My data has a lot of missing values and I have to predict those values. One way is to take the average of those values. But I want to hear an other perspective on it. How experienced data scientist solve such kind of issue?

hammadshahir
  • 350
  • 4
  • 7

3 Answers3

-1

Are your missing values categorical or continuous?

One way is to remove the samples entirely, however this may lead to a sampling bias, since the missing values could have been the result of some causal effect, that is the missing values are not missing completely at random.

If your data has enough dimensionality, you can treat your missing values as the output and try to apply a predicting model and hope that it can faithfully estimate the missing values, given the explanatory variables you already have.

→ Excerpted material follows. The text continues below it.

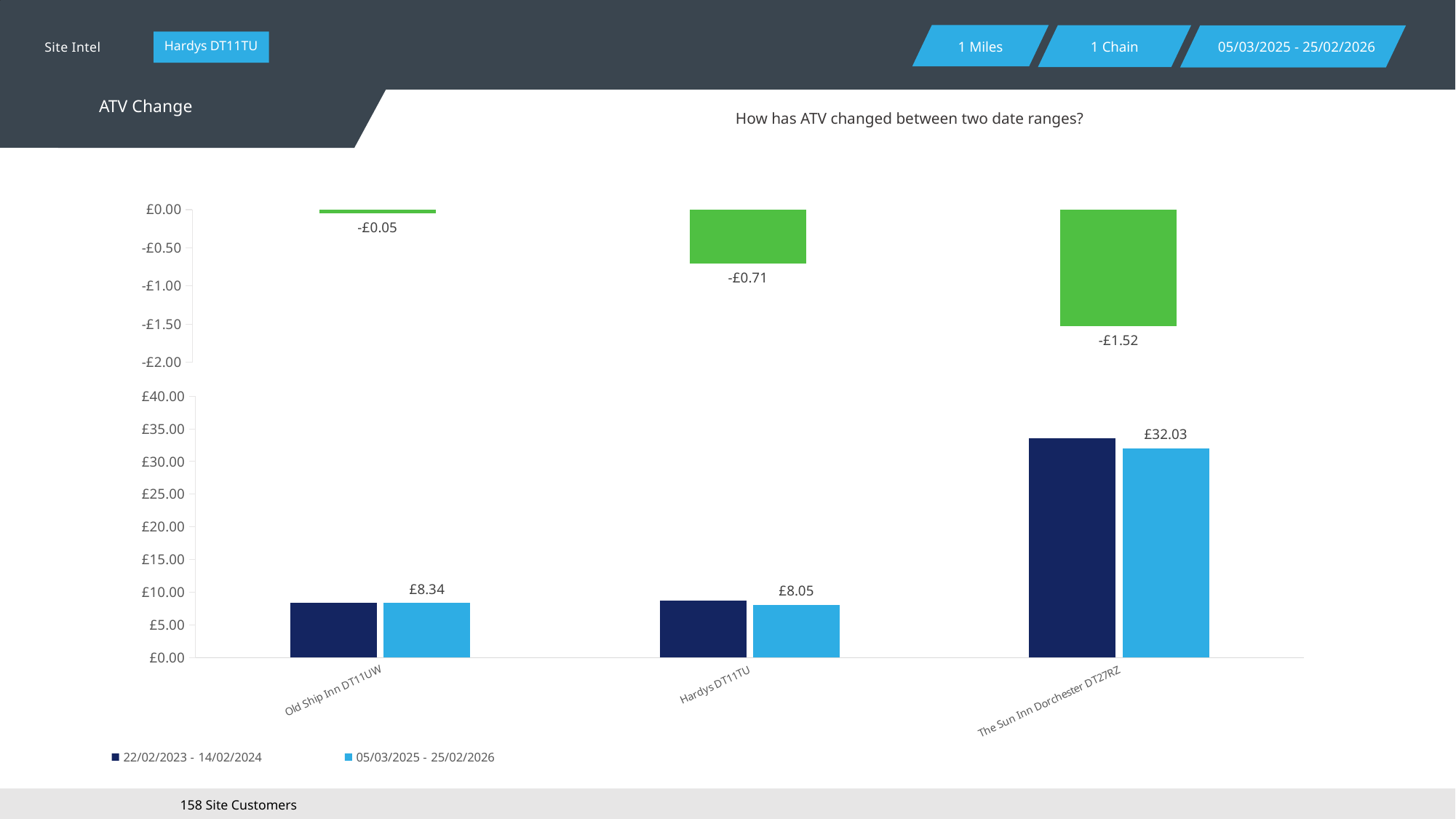
In the top chart, what is the ATV change for Old Ship Inn DT11UW? -£0.05 In the top chart, what is the ATV change for The Sun Inn Dorchester DT27RZ? -£1.52 In the bottom chart, what is the ATV for The Sun Inn Dorchester DT27RZ in the 05/03/2025 - 25/02/2026 period? £32.03 In the bottom chart, what is the ATV for Old Ship Inn DT11UW in the 05/03/2025 - 25/02/2026 period? £8.34 In the bottom chart, is the ATV for The Sun Inn Dorchester DT27RZ in the 22/02/2023 - 14/02/2024 period greater or less than £30.00? greater In the bottom chart, which site has the highest ATV in the 05/03/2025 - 25/02/2026 period? The Sun Inn Dorchester DT27RZ What type of chart is the bottom chart? bar chart In the top chart, which site has the largest decrease in ATV? The Sun Inn Dorchester DT27RZ How many series does the legend of the bottom chart list? 2 In the top chart, what is the difference between the ATV change for Hardys DT11TU and The Sun Inn Dorchester DT27RZ? £0.81 In the top chart, what is the ATV change for Hardys DT11TU? -£0.71 How many sites are shown in the top chart? 3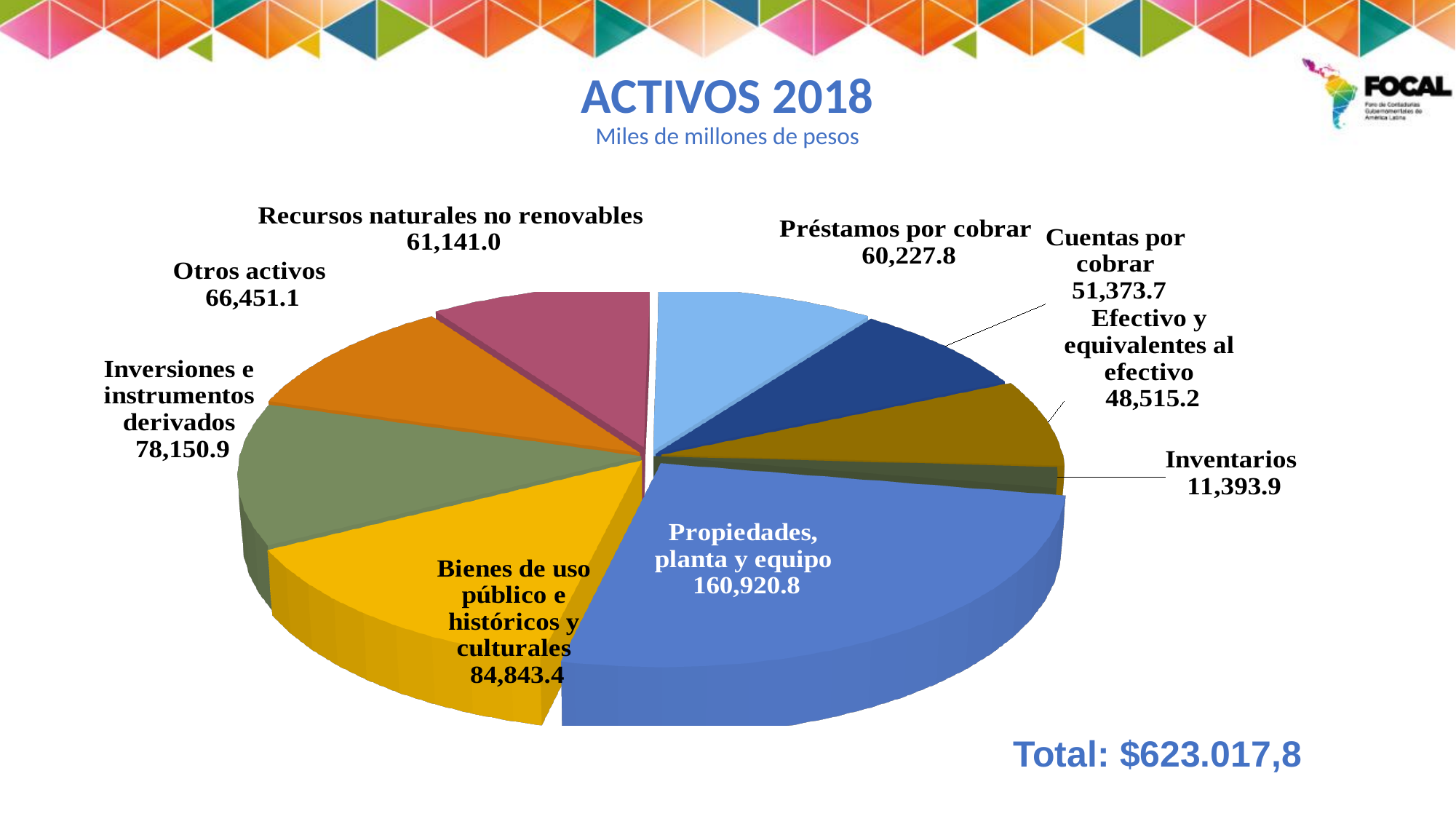
What is the difference between Propiedades, planta y equipo and Bienes de uso público e históricos y culturales? 76,077.4 What is the difference between Préstamos por cobrar and Cuentas por cobrar? 8,854.1 What unit is stated under the chart title? Miles de millones de pesos Which category has the largest slice of the pie? Propiedades, planta y equipo What is the value for Propiedades, planta y equipo? 160,920.8 What kind of chart is shown on the slide? Pie chart What is the value for Inventarios? 11,393.9 What total is printed on the slide for the assets? $623.017,8 What is the value for Efectivo y equivalentes al efectivo? 48,515.2 How many categories (slices) does the pie chart have? 9 Which category has the smallest slice of the pie? Inventarios Which is larger, Otros activos or Recursos naturales no renovables? Otros activos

Picking the most frequent value, the median, or averaging as you point out could also be an option, however be careful with outliers when averaging as these can have a tremendous effect on the mean.

Bjarke Kingo
  • 400
  • 7
  • 14
  • I am trying to remove NaN values with dataframe = dataframe.dropna() but it is not working. If I can somehow remove NaN values, I can predict missing values based on other variables with simple linear regression model. – hammadshahir Jul 24 '19 at 20:08
-1

It depends on nature of variables, it may be some statistics like mean or median. Another practice is assign to missing variables some value different from others for example 0, -1 or something like this.

-1

The hardest approach is to impute the dataset and not deviate too far from the truth. A test to validate how well you have done this is the following. If the other parameters provide enough evidenced insight to impute with a level of precision for missing data....it should be able to do it with existing data.

So if 60 percent of the column is missing, take the row observations where this column is PRESENT.

Next, randomly choose to remove 60% of this subsetted data. Now run imputation methods of your choosing.

Compare the imputed dataset to the real data set for similarity. Decide if they are close enough for you to then run this against the full data set. At least this approach will give you a leg to stand on if you need to defend yourself.

Fight the Good Fight.

rayphaistos1
  • 11
  • 1
  • 3